══ Passage provided
Bookcase, I was thinking about you in bed last night (not like that!!) This may be old news to you, but anyway. I get stuck with my hopelessness and my inner bully whenever I feel I have to 'do well' - that is, when I'm coping. My mechanisms for being okay (successful, even) are all based on self-criticism and negativity; expecting the worst. In terms of compassionate thinking, I function "best" when in the fear/protection state and do not, yet, know how to function any other way. The adrenal overload, from being constantly in fight, flee or hide mode, wears me out and I end up wanting it all to stop.
I'm a long way from being recovered yet - in fact, an outsider might say I'm going backwards - but am quite pleased, personally, with the fact that I now spend at least part of each day feeling content. And my thinking has changed, dramatically, since the first years of my illness. I'm fairly optimistic that I will achieve a full recovery - by my definition, this means being able to function contentedly and free from self-hatred. I'm learning that the way forward is to stop fighting the illness.
Mumsnet, especially these threads, has been (is) a powerful assistant. Here, I'm allowed to feel weak, confused, lost and helpless. And I am not allowed to hate myself - there's a steady supply of gentle encouragement to like, love and be kind to myself. My first therapist was good at this, too, and she's the one who made the most difference.
There are books and CDs which express this better than I'm doing now; hopefully someone else will come along here and express it in other terms as well. In a nutshell, what I'm trying to say is that perhaps you need to love yourself just enough to let it all go - allow yourself to be ill, damaged, down, sad, broken, empty, etc. Let yourself sink and have some compassion for the hurt you feel.
There's a Pilates method for relaxing the head, neck and shoulders, in which you lie on your mat and let the floor take the whole weight of your head (10lbs, if I remember right). The instructor asks you let your head 'sink through the floor'. It's surprisingly hard to do. We are so used to carrying constant tension, we hang onto that weight even when we know the floor can carry it for us. People in our situation carry our burdens just as tenaciously.
I don't know about you, but I'm so attached to my burdens of blame, fear, etc, I can't let it all go at once. It feels as if I'd become a pile of jelly without the tension. Experience tells me now, though, that letting it go for a bit - and letting a bit of it go - allowing myself - is what lets in the healing.
════
══ Records
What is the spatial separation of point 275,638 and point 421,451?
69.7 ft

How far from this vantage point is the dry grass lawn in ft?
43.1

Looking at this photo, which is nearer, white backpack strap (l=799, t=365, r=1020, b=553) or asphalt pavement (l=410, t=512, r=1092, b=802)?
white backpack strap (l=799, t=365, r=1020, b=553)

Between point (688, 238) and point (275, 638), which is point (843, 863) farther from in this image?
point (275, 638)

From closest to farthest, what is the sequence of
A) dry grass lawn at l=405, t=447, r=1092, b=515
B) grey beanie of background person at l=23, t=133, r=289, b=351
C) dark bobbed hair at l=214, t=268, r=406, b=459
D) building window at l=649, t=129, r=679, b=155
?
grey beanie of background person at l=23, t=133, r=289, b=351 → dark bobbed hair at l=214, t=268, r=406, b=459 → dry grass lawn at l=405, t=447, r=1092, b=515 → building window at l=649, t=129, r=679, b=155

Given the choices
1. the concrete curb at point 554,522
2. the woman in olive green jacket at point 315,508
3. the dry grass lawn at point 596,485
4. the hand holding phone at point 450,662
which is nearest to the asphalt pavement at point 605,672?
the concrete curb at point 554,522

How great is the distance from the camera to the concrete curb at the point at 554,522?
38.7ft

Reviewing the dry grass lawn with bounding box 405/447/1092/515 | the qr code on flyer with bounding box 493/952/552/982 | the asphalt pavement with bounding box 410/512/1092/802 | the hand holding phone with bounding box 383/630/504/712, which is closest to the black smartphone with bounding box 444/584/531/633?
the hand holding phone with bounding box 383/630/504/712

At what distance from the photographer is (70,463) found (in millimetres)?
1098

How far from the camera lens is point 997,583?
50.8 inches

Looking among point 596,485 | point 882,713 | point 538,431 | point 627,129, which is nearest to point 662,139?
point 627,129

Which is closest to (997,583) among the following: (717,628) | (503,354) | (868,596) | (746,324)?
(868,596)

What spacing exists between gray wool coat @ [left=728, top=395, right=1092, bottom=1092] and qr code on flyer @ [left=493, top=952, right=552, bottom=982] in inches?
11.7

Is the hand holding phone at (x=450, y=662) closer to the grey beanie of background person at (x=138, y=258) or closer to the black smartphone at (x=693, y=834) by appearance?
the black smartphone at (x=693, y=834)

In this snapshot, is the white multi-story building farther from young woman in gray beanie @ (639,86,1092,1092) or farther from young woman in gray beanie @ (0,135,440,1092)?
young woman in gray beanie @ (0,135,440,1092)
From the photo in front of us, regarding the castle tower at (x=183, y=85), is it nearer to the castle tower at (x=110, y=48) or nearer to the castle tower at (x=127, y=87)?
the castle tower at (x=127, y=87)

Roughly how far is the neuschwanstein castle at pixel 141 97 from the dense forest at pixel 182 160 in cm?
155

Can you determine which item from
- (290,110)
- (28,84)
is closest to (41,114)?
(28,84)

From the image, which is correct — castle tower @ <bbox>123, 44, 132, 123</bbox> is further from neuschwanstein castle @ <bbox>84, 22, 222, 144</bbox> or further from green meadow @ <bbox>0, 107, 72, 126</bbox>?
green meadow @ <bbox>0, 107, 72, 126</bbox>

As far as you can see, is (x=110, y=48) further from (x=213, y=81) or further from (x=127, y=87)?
════
══ Records
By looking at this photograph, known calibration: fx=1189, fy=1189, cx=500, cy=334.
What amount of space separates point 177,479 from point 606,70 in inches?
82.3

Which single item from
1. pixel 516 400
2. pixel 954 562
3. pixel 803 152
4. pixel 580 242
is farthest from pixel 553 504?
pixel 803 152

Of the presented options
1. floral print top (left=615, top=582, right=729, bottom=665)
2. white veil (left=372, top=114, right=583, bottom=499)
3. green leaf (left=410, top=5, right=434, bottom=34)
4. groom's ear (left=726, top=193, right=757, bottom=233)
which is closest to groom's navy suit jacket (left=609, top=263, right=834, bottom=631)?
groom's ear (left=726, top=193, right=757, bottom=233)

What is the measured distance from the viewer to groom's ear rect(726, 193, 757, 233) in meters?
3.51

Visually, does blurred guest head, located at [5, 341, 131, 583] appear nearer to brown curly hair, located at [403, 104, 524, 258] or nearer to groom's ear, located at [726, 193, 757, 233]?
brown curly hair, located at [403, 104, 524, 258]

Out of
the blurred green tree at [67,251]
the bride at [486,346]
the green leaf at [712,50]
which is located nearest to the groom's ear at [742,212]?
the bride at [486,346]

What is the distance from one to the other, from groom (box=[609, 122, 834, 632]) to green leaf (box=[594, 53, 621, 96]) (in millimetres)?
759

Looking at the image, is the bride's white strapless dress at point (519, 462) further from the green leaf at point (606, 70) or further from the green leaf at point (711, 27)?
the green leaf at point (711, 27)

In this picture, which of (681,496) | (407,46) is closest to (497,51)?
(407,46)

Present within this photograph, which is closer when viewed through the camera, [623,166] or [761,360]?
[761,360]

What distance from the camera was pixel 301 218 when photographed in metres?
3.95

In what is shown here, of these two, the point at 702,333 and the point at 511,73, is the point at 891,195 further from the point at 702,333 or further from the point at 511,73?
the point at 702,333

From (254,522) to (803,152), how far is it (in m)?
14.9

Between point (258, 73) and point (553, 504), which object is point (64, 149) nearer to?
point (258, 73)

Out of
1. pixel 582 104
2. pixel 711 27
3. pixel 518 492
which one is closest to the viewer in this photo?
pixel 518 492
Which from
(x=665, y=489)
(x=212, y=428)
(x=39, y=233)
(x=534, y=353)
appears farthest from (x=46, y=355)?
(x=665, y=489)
════
# Work order 1:
In the forum post, list every state that the sentence beginning "In a nutshell" says to allow yourself to be.
# Work order 2:
Retype the forum post from "I'm a long way" up to and including "fighting the illness.".

# Task output 1:
ill, damaged, down, sad, broken, empty

# Task output 2:
I'm a long way from being recovered yet - in fact, an outsider might say I'm going backwards - but am quite pleased, personally, with the fact that I now spend at least part of each day feeling content. And my thinking has changed, dramatically, since the first years of my illness. I'm fairly optimistic that I will achieve a full recovery - by my definition, this means being able to function contentedly and free from self-hatred. I'm learning that the way forward is to stop fighting the illness.